Land ist in Krisen nicht bloß Vermögenswert, sondern Produktionsmittel. Ein Acker kann Ertrag liefern, ein Garten kann Kalorien liefern. Das ist eine andere Kategorie als ein Stück Metall im Safe.

Phase 4: Fertigkeiten werden zur stabilsten Währung


Wenn Systeme kippen, steigen Berufe und Fähigkeiten, die Grundbedürfnisse bedienen: Nahrung anbauen und haltbar machen, reparieren, bauen, schneidern, heizen, Wasser verfügbar machen. In historischen Krisen taucht immer dieselbe Liste auf: Einmachen, Räuchern, Schlachten, Nähen, Tischlerei, Klempnerei, Mechanik, einfache medizinische Versorgung.

Fertigkeit ist dabei doppelt stark: Sie ist mobil und schwer zu enteignen. Ein Tresor kann geplündert werden. Ein Konto kann eingefroren werden. Aber was du kannst, trägst du bei dir. Und du kannst es gegen das tauschen, was du brauchst.

Phase 5: Kleine, praktische Dinge schlagen „große Lösungen“


Besonders einprägsam ist ein Detail aus Krisenerfahrungen: Nicht der Generator war der Held, sondern das Feuerzeug. Ein Generator ist laut, braucht Treibstoff, Wartung – und zieht Aufmerksamkeit an. Ein Feuerzeug ist leise, tragbar, billig, teilbar und in mehreren Stückzahlen lagerbar. Es liefert das, was in einer Notlage elementar wird: Feuer. Kochen. Wärme. Licht. Wasser abkochen.

Daraus folgt eine unangenehme Wahrheit: „Beeindruckende“ Technik ist nicht automatisch Krisentechnik. In instabilen Zeiten gewinnt, was robust, unauffällig und vielfältig nutzbar ist.

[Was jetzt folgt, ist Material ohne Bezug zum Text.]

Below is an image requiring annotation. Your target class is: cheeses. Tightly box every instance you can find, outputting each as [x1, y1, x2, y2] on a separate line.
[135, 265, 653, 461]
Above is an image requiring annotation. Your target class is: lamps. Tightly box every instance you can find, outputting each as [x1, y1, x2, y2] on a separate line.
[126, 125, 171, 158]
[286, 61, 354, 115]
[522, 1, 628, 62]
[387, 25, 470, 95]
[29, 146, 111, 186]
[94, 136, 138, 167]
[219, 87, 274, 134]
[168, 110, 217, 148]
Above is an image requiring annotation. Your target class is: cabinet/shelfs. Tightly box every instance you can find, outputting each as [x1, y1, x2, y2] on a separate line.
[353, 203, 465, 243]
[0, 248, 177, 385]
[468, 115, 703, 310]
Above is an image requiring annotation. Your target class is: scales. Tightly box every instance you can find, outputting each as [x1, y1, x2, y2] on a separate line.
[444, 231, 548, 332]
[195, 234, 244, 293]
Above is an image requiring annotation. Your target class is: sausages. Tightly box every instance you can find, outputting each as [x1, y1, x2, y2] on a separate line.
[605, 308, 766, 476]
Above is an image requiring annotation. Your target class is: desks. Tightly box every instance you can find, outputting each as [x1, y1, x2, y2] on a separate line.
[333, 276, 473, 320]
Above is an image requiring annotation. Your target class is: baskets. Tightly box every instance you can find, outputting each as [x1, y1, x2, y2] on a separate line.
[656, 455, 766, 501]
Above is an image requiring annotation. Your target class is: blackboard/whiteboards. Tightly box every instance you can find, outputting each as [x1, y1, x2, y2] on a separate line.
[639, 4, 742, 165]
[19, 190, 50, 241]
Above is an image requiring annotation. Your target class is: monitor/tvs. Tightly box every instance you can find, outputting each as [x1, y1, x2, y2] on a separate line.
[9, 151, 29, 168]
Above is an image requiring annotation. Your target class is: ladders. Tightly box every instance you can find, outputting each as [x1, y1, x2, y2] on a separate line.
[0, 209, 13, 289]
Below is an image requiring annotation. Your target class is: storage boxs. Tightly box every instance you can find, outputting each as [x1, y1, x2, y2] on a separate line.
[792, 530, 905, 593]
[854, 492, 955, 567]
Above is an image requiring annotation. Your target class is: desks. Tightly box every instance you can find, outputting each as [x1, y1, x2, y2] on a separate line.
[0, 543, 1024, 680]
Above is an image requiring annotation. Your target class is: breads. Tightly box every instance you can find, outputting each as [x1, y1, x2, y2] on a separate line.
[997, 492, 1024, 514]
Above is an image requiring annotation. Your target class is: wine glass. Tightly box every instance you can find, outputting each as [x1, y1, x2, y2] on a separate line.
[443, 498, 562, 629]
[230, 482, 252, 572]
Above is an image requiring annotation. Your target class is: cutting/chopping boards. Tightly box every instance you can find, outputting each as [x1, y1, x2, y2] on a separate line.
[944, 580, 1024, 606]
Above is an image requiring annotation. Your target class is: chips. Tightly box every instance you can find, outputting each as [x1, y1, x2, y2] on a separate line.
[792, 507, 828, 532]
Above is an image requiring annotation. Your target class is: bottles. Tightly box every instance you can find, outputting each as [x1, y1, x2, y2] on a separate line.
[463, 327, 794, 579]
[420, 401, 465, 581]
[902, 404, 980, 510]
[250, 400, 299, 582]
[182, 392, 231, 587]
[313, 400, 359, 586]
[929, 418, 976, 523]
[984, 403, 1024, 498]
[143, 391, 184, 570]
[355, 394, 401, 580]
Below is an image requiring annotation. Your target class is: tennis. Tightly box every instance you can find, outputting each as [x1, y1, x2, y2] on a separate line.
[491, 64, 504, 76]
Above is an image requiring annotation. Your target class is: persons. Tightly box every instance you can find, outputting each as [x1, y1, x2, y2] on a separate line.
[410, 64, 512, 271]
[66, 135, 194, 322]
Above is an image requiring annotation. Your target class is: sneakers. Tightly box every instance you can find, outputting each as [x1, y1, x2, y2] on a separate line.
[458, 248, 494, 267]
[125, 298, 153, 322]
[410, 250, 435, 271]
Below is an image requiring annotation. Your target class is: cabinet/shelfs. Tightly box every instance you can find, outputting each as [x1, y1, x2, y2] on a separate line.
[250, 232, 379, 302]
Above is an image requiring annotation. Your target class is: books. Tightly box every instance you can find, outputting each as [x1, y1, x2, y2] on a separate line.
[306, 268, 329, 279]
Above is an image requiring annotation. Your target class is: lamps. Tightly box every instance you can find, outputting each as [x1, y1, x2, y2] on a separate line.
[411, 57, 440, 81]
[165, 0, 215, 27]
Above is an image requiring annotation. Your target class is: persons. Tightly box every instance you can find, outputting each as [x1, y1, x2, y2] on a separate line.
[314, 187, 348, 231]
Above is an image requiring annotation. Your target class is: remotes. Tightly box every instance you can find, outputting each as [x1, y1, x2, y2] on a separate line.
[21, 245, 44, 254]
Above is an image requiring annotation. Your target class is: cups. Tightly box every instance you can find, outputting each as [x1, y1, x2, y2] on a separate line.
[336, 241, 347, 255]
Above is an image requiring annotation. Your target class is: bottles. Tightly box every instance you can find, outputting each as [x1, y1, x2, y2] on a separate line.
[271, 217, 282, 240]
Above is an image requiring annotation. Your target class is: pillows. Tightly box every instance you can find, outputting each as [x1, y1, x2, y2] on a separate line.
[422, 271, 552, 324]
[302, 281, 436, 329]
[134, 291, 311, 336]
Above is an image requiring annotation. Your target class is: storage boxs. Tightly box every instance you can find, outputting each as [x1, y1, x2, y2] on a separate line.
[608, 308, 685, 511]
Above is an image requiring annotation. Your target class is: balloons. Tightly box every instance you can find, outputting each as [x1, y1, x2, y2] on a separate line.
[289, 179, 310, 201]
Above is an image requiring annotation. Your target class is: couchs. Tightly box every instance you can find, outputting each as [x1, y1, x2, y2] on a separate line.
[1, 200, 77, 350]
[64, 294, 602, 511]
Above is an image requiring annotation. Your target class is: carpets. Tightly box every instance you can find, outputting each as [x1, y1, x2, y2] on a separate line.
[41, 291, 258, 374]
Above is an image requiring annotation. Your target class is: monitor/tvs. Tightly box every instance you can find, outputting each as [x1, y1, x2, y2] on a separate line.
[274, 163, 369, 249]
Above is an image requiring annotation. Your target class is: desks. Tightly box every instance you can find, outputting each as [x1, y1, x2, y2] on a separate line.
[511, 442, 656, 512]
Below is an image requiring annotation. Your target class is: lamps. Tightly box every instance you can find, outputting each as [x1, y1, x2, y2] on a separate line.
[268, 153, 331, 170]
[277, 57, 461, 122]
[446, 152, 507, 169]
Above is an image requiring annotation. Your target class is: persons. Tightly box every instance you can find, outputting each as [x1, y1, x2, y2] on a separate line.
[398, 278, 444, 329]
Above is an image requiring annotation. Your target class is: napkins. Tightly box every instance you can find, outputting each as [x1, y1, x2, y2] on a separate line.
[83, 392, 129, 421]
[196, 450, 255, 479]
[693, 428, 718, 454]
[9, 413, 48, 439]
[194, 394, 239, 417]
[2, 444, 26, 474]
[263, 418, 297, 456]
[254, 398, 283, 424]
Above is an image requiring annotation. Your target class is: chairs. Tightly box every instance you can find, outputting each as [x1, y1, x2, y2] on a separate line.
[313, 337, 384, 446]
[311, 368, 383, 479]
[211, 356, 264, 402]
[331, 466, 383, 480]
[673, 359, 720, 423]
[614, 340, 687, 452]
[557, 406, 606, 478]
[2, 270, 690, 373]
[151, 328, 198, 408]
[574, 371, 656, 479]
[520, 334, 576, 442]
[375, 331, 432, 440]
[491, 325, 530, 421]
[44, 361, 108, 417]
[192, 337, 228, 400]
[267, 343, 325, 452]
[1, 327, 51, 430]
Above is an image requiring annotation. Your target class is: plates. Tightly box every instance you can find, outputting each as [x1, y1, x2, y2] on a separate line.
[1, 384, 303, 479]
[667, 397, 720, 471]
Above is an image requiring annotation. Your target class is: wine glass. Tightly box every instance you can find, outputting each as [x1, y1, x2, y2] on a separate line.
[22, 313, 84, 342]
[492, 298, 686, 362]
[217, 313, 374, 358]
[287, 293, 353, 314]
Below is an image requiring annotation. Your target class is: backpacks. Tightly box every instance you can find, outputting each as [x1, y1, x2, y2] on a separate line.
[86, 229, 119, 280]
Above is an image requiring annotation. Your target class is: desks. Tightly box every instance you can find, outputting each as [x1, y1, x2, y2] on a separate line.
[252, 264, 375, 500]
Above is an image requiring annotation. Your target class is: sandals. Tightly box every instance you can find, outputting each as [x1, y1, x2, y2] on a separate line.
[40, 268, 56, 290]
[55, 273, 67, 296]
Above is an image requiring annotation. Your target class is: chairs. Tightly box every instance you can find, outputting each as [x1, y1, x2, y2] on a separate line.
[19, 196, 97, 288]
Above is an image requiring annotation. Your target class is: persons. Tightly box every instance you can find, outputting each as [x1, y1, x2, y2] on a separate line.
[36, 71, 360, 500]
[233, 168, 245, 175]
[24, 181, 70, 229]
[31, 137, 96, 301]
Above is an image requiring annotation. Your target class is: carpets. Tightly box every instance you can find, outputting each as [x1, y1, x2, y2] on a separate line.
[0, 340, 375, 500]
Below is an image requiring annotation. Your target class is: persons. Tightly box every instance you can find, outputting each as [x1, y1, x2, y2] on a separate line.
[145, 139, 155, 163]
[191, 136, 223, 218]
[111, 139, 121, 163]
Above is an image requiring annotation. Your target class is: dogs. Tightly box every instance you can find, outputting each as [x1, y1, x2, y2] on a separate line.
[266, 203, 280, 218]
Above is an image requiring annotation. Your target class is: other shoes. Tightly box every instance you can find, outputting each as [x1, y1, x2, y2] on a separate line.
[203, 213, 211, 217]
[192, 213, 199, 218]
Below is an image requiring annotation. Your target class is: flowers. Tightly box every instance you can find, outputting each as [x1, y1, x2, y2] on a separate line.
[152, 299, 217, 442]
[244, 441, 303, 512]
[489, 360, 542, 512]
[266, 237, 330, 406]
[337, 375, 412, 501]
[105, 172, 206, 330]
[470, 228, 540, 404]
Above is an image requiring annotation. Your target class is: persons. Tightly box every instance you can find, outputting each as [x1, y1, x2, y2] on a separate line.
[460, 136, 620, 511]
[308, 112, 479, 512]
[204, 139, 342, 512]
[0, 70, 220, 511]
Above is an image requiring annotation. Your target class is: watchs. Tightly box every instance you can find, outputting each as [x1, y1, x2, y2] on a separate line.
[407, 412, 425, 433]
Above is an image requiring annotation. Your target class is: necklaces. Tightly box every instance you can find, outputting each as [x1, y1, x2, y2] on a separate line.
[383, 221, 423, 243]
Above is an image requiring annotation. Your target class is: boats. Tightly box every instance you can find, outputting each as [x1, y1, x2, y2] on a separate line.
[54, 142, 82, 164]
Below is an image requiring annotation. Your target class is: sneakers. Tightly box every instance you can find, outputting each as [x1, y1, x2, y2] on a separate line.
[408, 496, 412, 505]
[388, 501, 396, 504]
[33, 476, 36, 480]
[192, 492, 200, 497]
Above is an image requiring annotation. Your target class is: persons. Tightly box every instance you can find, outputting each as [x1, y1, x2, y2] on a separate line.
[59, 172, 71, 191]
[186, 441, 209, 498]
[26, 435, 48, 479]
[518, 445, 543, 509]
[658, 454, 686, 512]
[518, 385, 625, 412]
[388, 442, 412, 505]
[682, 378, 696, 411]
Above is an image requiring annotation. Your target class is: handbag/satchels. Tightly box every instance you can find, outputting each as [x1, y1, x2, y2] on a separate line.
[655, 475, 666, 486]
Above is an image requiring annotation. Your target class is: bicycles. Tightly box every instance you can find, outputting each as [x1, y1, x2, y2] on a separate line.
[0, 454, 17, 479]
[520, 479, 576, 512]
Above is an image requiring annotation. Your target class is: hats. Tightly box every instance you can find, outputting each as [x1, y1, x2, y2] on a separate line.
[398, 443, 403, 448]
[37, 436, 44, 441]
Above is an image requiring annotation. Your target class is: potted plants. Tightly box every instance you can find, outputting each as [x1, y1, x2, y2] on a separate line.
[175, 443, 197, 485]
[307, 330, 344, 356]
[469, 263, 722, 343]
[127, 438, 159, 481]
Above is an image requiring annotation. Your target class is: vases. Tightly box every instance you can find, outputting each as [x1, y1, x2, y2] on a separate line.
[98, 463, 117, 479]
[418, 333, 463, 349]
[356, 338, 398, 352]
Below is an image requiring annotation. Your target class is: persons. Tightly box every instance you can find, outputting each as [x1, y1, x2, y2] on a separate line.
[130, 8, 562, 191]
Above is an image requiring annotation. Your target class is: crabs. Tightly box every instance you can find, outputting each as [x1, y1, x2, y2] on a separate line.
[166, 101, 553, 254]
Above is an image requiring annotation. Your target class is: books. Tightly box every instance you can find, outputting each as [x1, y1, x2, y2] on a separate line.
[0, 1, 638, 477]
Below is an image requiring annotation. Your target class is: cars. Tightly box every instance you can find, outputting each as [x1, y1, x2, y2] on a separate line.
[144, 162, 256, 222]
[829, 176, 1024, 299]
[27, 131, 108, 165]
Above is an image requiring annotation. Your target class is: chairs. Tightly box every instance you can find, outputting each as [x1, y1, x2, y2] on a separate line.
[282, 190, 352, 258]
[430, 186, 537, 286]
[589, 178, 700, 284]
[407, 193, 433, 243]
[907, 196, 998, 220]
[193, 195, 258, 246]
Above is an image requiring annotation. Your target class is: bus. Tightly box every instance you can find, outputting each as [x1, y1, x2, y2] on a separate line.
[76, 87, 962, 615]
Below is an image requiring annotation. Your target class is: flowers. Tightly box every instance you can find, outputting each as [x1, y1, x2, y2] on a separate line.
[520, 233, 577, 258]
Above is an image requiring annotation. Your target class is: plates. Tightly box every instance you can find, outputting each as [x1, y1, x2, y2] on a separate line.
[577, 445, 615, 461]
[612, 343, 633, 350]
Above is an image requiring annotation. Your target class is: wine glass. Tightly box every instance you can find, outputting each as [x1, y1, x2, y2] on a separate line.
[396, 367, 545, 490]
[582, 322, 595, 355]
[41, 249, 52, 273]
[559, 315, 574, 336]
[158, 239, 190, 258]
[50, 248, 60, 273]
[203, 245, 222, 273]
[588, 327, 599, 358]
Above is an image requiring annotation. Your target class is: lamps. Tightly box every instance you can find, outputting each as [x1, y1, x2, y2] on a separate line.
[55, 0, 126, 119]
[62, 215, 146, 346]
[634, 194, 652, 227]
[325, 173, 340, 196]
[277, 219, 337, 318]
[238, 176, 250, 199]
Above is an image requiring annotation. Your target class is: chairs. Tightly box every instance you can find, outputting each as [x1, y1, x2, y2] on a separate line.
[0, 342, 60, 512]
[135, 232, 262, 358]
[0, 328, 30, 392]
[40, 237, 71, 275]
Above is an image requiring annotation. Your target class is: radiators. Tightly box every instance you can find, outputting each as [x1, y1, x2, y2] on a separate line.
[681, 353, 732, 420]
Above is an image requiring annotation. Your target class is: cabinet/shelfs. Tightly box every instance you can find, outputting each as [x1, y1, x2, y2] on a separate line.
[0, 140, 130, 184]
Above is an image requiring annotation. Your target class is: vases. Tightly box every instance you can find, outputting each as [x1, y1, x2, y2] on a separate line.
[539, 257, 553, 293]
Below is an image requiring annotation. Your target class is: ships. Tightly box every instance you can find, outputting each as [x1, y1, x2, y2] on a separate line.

Ähnlich bei Hygiene und Medizin: Seife, Desinfektion, Verbände, Schmerzmittel, Antibiotika – das sind nicht Luxusgüter, sondern Stabilitätsanker. Wer hier vorsorgt, reduziert nicht nur Leid, sondern schafft echte Tauschfähigkeit.

Phase 6: Das stärkste Kapital ist oft sozial


Der Einzelkämpfer ist eine moderne Fantasie. In realen Krisen entscheidet Vertrauen. Tauschgeschäfte laufen über Beziehungen, über Empfehlung, über bereits bekannte Gesichter. Wer allein ist, wird nicht nur materiell ärmer, sondern informationell blind: Er weiß nicht, wer was hat, wem man trauen kann, wo Hilfe organisiert wird.

Gemeinschaften mit Struktur – Nachbarschaft, Vereine, Kirchen, informelle Netzwerke – koordinieren, verteilen, schützen. Soziales Kapital ist kein „weiches“ Thema, sondern Infrastruktur, wenn formale Infrastruktur ausfällt.

Was folgt daraus – eine pragmatische Reihenfolge


Wenn man die Muster zusammenzieht, ergibt sich eine nüchterne Prioritätenliste, die weniger nach Mythos und mehr nach Überlebenslogik klingt:

  1. Produktivität sichern: Garten, Balkon, kleine Anbauflächen – nicht für Idylle, sondern für Fähigkeit und Ertrag.
  2. Fertigkeiten aufbauen: Konservieren, Reparieren, einfache Versorgung, Wasser- und Wärmelösungen.
  3. Praktische Güter lagern: Medizin, Hygiene, Werkzeuge, Batterien, Feuerquellen, haltbare Nahrung.
  4. Netzwerke stärken: Nachbarn kennen, Kooperationen pflegen, Verlässlichkeit aufbauen.
  5. Edelmetalle als Option – nicht als Fundament: Für spätere Stabilisierung sinnvoll, aber nicht als Ersatz für die ersten vier Punkte.

Gold kann seinen Moment haben – oft erst, wenn das Schlimmste vorbei ist und eine neue Ordnung entsteht. Doch die harte Lektion aus Sarajevo, Venezuela und vielen anderen Krisen ist: In der akuten Phase rettet Sie nicht, was wertvoll wirkt, sondern was wertvoll ist – für den Körper, den Alltag und die Gemeinschaft.